Your task is to give the records again exactly. Leave each picture out.
Start of Records to use
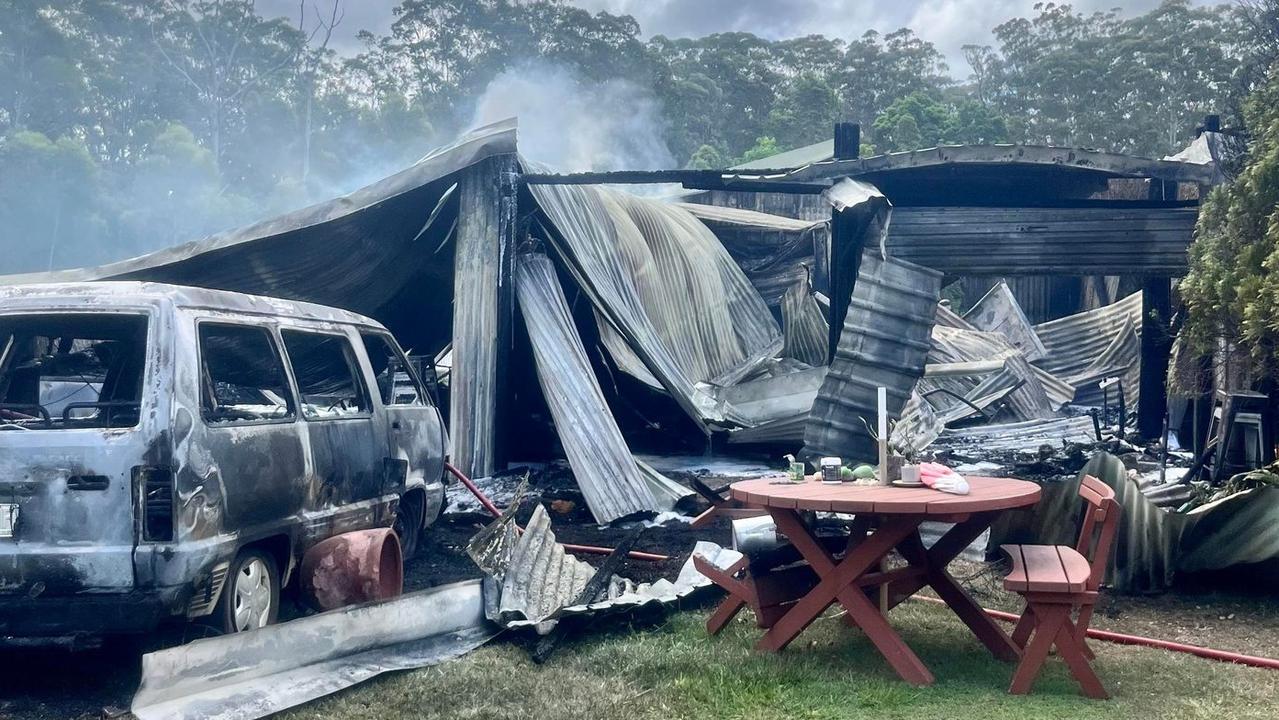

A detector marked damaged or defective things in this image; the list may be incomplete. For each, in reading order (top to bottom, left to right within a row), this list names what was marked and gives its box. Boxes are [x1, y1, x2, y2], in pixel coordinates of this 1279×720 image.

burnt van's side window [0, 314, 147, 427]
burnt van's windshield [0, 314, 148, 427]
burnt vehicle interior [0, 314, 148, 427]
burnt van's side window [198, 324, 292, 424]
burnt van's side window [281, 329, 370, 419]
burnt van's side window [360, 332, 424, 406]
burnt wooden post [452, 153, 516, 478]
charred timber beam [452, 153, 516, 478]
crumpled metal sheeting [514, 254, 665, 524]
crumpled metal sheeting [526, 180, 777, 427]
crumpled metal sheeting [680, 202, 828, 308]
crumpled metal sheeting [777, 276, 828, 365]
burnt wooden post [823, 122, 864, 360]
crumpled metal sheeting [803, 250, 946, 460]
burnt wooden post [1140, 277, 1171, 439]
charred timber beam [1145, 277, 1171, 439]
burnt van [0, 281, 450, 641]
charred tire [214, 549, 280, 634]
rusted metal drum [298, 526, 401, 611]
charred tire [393, 491, 424, 562]
crumpled metal sheeting [125, 583, 493, 720]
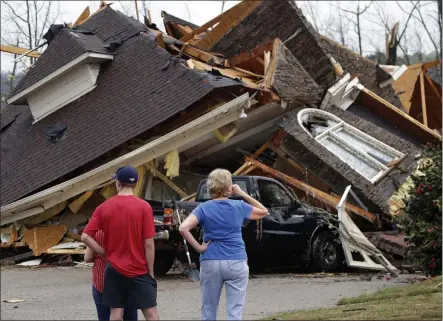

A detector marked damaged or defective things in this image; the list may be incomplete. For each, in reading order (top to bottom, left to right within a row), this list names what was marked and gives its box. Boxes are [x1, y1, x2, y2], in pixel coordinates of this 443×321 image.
End of Records to use
Final answer:
A detector marked damaged or defective things in this image; the list may be incomplete. For each, in reading order (top to bottom, left to right within a row), this list names what was marked and gives its box. Boxes are [x1, y1, x2, y2], in pixel coordinates of this 1279×720 image.

burnt van's side window [0, 314, 147, 427]
burnt van's windshield [0, 314, 148, 427]
burnt vehicle interior [0, 314, 148, 427]
burnt van's side window [198, 324, 292, 424]
burnt van's side window [281, 329, 370, 419]
burnt van's side window [360, 332, 424, 406]
burnt wooden post [452, 153, 516, 478]
charred timber beam [452, 153, 516, 478]
crumpled metal sheeting [514, 254, 665, 524]
crumpled metal sheeting [526, 180, 777, 427]
crumpled metal sheeting [680, 202, 828, 308]
crumpled metal sheeting [777, 276, 828, 365]
burnt wooden post [823, 122, 864, 360]
crumpled metal sheeting [803, 250, 946, 460]
burnt wooden post [1140, 277, 1171, 439]
charred timber beam [1145, 277, 1171, 439]
burnt van [0, 281, 450, 641]
charred tire [214, 549, 280, 634]
rusted metal drum [298, 526, 401, 611]
charred tire [393, 491, 424, 562]
crumpled metal sheeting [125, 583, 493, 720]

A detector marked damaged or defective things in this image; the list may be incomplete. For each, in reading order (top to bottom, left to right within a row), this list names what was marked and gives its box. Boxes are [x1, y1, x2, y2], in pixel coordinates of this 443×321 image.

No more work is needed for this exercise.